Exercise. Copy the data below word for word, keeping every line in its original order.

Given entries.
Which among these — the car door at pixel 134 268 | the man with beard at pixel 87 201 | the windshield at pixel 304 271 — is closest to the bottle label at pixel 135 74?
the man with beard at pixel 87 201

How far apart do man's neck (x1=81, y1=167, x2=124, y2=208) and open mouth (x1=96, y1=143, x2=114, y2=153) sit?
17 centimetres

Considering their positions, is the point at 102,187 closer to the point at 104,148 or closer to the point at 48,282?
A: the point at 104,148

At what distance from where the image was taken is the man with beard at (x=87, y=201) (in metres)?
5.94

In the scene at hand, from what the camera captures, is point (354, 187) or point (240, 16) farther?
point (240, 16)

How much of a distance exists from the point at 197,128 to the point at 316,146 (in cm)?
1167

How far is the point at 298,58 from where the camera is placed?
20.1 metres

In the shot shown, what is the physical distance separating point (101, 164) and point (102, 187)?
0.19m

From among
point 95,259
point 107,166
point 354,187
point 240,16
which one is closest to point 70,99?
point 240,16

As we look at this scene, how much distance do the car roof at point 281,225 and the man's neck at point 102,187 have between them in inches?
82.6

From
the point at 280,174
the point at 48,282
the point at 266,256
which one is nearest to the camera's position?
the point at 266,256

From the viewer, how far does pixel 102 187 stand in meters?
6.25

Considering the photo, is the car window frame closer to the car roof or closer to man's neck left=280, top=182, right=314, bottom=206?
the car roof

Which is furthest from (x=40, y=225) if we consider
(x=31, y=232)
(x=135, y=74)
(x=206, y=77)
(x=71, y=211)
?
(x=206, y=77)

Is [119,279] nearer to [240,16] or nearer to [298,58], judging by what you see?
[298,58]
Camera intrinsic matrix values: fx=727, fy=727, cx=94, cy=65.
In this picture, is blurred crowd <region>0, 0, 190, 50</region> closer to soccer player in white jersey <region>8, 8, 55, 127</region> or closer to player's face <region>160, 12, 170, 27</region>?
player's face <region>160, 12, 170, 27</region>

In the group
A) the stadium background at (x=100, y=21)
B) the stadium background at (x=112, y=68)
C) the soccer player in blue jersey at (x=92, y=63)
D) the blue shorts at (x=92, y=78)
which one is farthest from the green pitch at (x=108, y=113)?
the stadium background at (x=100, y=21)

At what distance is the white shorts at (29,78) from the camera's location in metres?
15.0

Solution to this exercise.
Which among these — the car door at pixel 134 268 | the man with beard at pixel 87 201 | the windshield at pixel 304 271 — is closest to the bottle label at pixel 135 74?
the man with beard at pixel 87 201

How far apart do man's neck (x1=81, y1=167, x2=124, y2=208) and open mouth (x1=96, y1=143, x2=114, y2=153) sit?
17 centimetres

Considering their positions, is the point at 102,187 closer to the point at 104,148 or closer to the point at 48,282?
A: the point at 104,148

At what distance from where the image was taken is the man with beard at (x=87, y=201) (in metres)?
5.94

In the scene at hand, from what the camera captures, is point (354, 187) or point (240, 16) farther?
point (240, 16)

How much of a distance exists from the point at 197,128 to the point at 316,146 (in cm)?
1167

How far is the point at 298,58 from where the camera is placed?
20.1 metres

In the shot shown, what is the physical distance separating point (101, 164) and point (102, 187)?
0.19m

From among
point 95,259
point 107,166
point 354,187
point 240,16
which one is closest to point 70,99?
point 240,16

As we look at this scene, how much distance do the car roof at point 281,225 and the man's neck at point 102,187 have between them in inches?
82.6

From
the point at 280,174
the point at 48,282
the point at 266,256
which one is nearest to the camera's position?
the point at 266,256

From the viewer, how far does pixel 102 187 stand in meters?
6.25

Considering the photo, is the car window frame closer to the car roof or closer to man's neck left=280, top=182, right=314, bottom=206?
the car roof

Which is furthest from (x=40, y=225) if we consider
(x=31, y=232)
(x=135, y=74)
(x=206, y=77)
(x=71, y=211)
?
(x=206, y=77)

Is [119,279] nearer to [240,16] or nearer to [298,58], judging by what you see?
[298,58]
Camera intrinsic matrix values: fx=727, fy=727, cx=94, cy=65.
In this picture, is blurred crowd <region>0, 0, 190, 50</region> closer to soccer player in white jersey <region>8, 8, 55, 127</region> or closer to player's face <region>160, 12, 170, 27</region>?
player's face <region>160, 12, 170, 27</region>

In the group
A) the stadium background at (x=100, y=21)
B) the stadium background at (x=112, y=68)
C) the soccer player in blue jersey at (x=92, y=63)
D) the blue shorts at (x=92, y=78)
which one is farthest from the green pitch at (x=108, y=113)?
the stadium background at (x=100, y=21)

At what distance is the white shorts at (29,78) from the camera's location in metres?
15.0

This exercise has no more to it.